About a month after orbit insertion, after the penetrators have been released, the orbiter would jettison its propulsion unit. The propulsion unit would get in the way of the deployment of the LWR instrument and ARGUS platform and has to be jettisoned before the primary science phase can begin. The nominal mission of the orbiter would have lasted one Earth year. After the propulsion unit was jettisoned, the orbiter had a low power thrust system for orbit maintenance. During the nominal phase a fly-by of Deimos was possible, but a fly-by of Phobos was not possible until after the nominal mission. If an extended mission were approved, aerobraking over a period of two to three months would have reduced the orbital period to around nine hours.

== Mission failure ==
The launch vehicle lifted off on 16 November 1996 at 20:48:53 UTC. The launch vehicle performed properly up to parking orbit. The planned second burn of the Blok D-2 fourth stage failed to take place. The spacecraft separated and then performed its engine burn automatically. Unfortunately, without the fourth stage burn, the spacecraft lowered its perigee back into the Earth's atmosphere causing reentry. The fourth stage re-entered on a later orbit. There is disagreement between American and Russian sources on the timeline.

=== Conclusions ===
A review board could not determine whether the Mars 96 crash was due to failure of the Proton-K launch vehicle Blok D-2 upper stage or a malfunction of the Mars 96 spacecraft itself. The failure investigation board concluded that lack of telemetry data during critical parts of the mission prevented identification of the cause of the failure. The failure occurred at the second ignition of the Proton Blok D-2 upper stage, while the spacecraft was out of range of Russian ground stations. The Mars 96 spacecraft carried 200 grams of plutonium-238 in the form of small pellets. They were designed to withstand heat and impact and are thought to have survived re-entry. The Blok D-2 stage carried no plutonium. The spacecraft is believed to have crashed somewhere in a 320 km long by 80 km wide oval running southwest to northeast and centered 32 km east of Iquique, Chile. No parts of the spacecraft or upper stage have been recovered.

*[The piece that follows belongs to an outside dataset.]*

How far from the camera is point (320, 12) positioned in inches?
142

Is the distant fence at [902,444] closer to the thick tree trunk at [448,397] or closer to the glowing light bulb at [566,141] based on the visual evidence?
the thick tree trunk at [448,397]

=== Fate of the plutonium fuel ===
It was originally believed that the Mars 96 assembly burnt up in the atmosphere and the debris fell into the Pacific Ocean. However, in March 1997, the United States Space Command admitted that it had miscalculated the satellite's path of re-entry. "We were aware of a number of eyewitness accounts of the re-entry event via the media several weeks after the re-entry occurred," wrote Major Stephen Boylan, Chief of the Media Division at the United States Space Command in Colorado Springs, Colorado. "Upon further analysis, we believe it is reasonable that the impact was in fact on land". Mars 96 carried four assemblies designed to enter the martian atmosphere, two surface penetrators and two surface stations. These would almost certainly have survived entry into Earth's atmosphere. The two surface penetrators were designed to survive an impact with the ground. Despite this and the fact that the four assemblies carried a combined total of 200 grams of plutonium-238 for fuel, the Russians have not mounted any recovery effort to date.

== Missions based on Mars 96 ==
A number of later missions, both planned and successful, are based on the technology of Mars 96, for example ESA's Mars Express (launched in 2003), NetLander (cancelled) and its successor MetNet (proposed for launches in 2016–2019), cancelled. Some of the equipment designs from Mars 96 were used for MARS-500 experiments.